Uber and Waymo have been at loggerheads since the past few months regarding LiDAR and the latter’s claims that the former was using technology stolen from it by Anthony Levandowski. A Judge has finally ruled in the matter of a preliminary injunction against Uber. The ruling appears to be one that leans in Waymo’s favor and stipulates that former Google employee and Otto founder Anthony Levandowski can no longer work on any projects that involve LiDAR technology.
However, the ruling did provide partial relief to Uber, when it said that the company cold continue its work on self-driving cars as long as Levandowski was not involved with it. The cab aggregator had forestalled the decision by removing Levandowski from his role at the head of the Uber Advanced Technologies Group (ATG). The company had also removed him from all LiDAR related projects.
Uber wanted to avoid an injunction against its self-driving car development program at all costs. And in that the company would apear to have scored a partial win. While Levandowski can’t be involved with LiDAR, the company can take up others to carry on his work while the former Waymo employees turns his attention to some other department. As far as we can see, Levandowski will continue to have a position at Uber.
Meanwhile, Judge Alsup, who was presiding over the case, has ruled that whether or not Uber wantonly deployed the documents Levandowski allegedly stole from Waymo — the fact remains that information from Waymo’s tech had leaked into Uber’s. The judge made this ruling regardless of whether any Waymo documents said to be stolen were found or not fond on the cab aggregator’s computers.
To compound Uber’s worries, the ruling also gives Waymo the right to:
Inspect any and all aspects of defendants’ ongoing work involving LiDAR – including, without limitation, schematics, work orders, source code, notes and emails – whether or not said work resulted in any prototype or device.
That is not the kind of power you would want one of your largest business competitors to have. What’s more, Waymo could also keep hunting for any other potential clues that could help it reopen the case and get an injunction against Uber. And yes, it could well allow Waymo to keep an eye on the progress Uber is making with its self-driving car development program.
Speaking with the TechCrunch, the cab aggregator said:
We are pleased with the court’s ruling that Uber can continue building and utilizing all of its self-driving technology, including our innovation around LiDAR. We look forward to moving toward trial and continuing to demonstrate that our technology has been built independently from the ground up.

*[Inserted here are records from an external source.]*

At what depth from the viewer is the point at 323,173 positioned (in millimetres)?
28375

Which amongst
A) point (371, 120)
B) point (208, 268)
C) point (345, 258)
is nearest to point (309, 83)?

Waymo’s reply meanwhile, showed that the company wasn’t done with its investigations quite yet.
Competition should be fueled by innovation in the labs and on the roads, not through unlawful actions. We welcome the order to prohibit Uber’s use of stolen documents containing trade secrets developed by Waymo through years of research, and to formally bar Mr Levandowski from working on the technology. The court has also granted Waymo expedited discovery and we will use this to further protect our work and hold Uber fully responsible for its misconduct.
Overall, the decision is a blow to Uber. Regardless of whether he stole those files from Waymp or not, Levandowski is a self-driving car expert and the cab aggregator company went to quite some pains — not to mention expenses — to get him to work with it on the development of the tech. Now, it is likely to have to turn to researchers sourced from Carnegie Mellon, to lead the project.